Fiona Ebner f.ebner at proxmox.com
Thu Jun 29 15:59:33 CEST 2023


Useful for the updatecerts call triggered via the ExecStartPre hook
for pveproxy.service.

When starting a node that's part of a cluster, there is a time window
between the start of pve-cluster.service and when quorum is reached
(from the node's perspective). pveproxy.service is ordered after
pve-cluster.service, but that does not prevent the ExecStartPre hook
from being executed before the node is part of the quorate partition.
The pvecm updatecerts command won't do anything without quorum.
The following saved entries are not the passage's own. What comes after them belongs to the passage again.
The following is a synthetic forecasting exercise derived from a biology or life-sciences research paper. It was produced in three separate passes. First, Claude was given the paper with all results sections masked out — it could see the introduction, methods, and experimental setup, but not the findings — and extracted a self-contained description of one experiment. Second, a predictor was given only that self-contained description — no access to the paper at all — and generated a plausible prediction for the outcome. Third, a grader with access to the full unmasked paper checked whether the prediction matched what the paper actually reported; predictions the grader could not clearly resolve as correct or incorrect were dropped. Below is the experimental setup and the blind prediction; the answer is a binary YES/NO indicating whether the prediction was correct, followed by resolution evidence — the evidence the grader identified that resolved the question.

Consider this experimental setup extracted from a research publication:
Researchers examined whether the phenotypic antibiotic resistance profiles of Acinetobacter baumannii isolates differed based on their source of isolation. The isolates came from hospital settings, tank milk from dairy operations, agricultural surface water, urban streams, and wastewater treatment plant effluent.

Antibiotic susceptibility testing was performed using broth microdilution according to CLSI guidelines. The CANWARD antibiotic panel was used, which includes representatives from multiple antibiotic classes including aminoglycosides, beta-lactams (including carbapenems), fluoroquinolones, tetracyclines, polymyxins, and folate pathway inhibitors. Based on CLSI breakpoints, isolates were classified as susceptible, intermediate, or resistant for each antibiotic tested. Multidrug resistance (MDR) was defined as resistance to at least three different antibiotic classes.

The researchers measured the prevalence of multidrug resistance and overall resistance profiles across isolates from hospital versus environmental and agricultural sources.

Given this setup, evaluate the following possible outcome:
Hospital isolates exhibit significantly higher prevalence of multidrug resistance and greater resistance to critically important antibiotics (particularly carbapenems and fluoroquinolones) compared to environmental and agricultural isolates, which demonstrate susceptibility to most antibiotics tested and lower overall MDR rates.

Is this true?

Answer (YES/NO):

In particular, it might happen that the base directories for observed
files will not get created during/after the upgrade from Proxmox VE 7
to 8 (reported in the community forum [0] and reproduced right away in
a virtual test cluster).

This parameter will allow to increase the chances for successful
execution of the hook.

[0]: https://forum.proxmox.com/threads/129644/

Signed-off-by: Fiona Ebner <f.ebner at proxmox.com>
---
 src/PVE/CLI/pvecm.pm | 23 ++++++++++++++++++++++-
 1 file changed, 22 insertions(+), 1 deletion(-)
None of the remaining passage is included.